Requests to present a work or attend the conference should be submitted electronically, no later than April 13, 2009, to David Morrison at dmorriso@yu.edu. For more information, visit http://www.ipscholars.org.
Monday, February 9, 2009
Another Amicus in Support of Prometheus: Myriad Genetics
I have already posted (here and here) most of the amicus briefs that have been filed in Prometheus v. Mayo, all arguing for a reversal of the district court’s decision finding that Prometheus’ personalized medicine claim are patent-ineligible under section 101. This third installment brings you the brief filed by Myriad Genetics in support of Prometheus (Myriad Brief) – to my knowledge this was the only outstanding brief that I had not yet posted.
Myriad is a leader in the commercialization of genetics diagnostic testing, probably best known for its BRCA tests used to assess a woman’s genetic predisposition to breast cancer. Since the late 1990s the company has been the subject of widespread criticism, both in the U.S. and abroad, over what many have perceived to be overly aggressive patent enforcement policies, particularly with regard to its BRCA patents. In fact, much of the criticism directed at so-called “gene patents” traces back to the controversy surrounding Myriad. To this day, allegations that Myriad’s patent policies have somehow unduly limited access to BRCA testing services, or even prevented competing laboratories from providing superior BRCA testing services, are cited in support of proposals to ban the patenting of genes and DNA.

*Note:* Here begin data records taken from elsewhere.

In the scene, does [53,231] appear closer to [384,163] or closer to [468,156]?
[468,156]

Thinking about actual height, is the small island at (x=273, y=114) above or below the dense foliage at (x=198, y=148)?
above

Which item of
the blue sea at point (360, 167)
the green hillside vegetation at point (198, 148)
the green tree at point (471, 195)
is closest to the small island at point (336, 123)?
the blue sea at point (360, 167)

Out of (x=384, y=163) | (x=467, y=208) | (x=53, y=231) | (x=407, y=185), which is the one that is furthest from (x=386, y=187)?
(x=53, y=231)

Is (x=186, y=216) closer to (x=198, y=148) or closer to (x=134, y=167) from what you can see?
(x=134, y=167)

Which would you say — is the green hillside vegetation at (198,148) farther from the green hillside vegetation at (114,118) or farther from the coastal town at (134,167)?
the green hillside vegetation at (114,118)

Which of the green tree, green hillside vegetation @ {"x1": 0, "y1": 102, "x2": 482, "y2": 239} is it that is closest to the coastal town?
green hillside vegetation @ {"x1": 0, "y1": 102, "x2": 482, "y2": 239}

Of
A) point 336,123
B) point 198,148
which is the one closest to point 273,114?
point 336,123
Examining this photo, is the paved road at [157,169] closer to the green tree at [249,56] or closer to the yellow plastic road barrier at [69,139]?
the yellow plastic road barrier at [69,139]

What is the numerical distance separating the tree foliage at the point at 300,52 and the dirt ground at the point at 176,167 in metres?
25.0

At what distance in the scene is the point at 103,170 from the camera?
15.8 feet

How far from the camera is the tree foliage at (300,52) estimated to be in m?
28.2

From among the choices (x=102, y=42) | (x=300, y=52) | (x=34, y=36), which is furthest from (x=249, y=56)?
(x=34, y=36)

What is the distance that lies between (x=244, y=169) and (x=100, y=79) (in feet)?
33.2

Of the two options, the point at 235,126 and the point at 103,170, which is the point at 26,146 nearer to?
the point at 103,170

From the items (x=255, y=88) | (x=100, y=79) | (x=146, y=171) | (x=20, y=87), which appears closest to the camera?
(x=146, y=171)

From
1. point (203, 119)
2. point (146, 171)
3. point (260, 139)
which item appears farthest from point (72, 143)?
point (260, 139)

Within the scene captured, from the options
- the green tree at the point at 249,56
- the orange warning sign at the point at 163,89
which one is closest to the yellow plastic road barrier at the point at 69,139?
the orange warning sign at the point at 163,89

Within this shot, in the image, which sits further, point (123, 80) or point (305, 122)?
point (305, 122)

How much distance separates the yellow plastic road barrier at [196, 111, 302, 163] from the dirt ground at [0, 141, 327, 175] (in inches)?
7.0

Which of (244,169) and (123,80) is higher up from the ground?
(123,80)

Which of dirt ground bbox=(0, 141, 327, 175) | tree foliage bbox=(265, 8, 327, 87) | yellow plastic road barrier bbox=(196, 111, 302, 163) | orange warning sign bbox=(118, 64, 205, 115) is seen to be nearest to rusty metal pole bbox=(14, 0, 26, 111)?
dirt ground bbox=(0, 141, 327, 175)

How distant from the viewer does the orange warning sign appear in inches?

Personally, I am skeptical of the charges that have been leveled against Myriad, and to my knowledge many of the allegations have little or no basis in reality. Clearly Myriad has sought to use its patents to block commercial competitors, but my understanding is that the tests they provide are generally high quality, the cost of their testing services is not significantly greater than comparable tests for genetic conditions not covered by patents, and patients are not being denied access to superior testing options by Myriad’s patent enforcement policies. Nevertheless, it is clear that Myriad’s public relations have suffered as a result of the publicity generated by the BRCA patent controversy.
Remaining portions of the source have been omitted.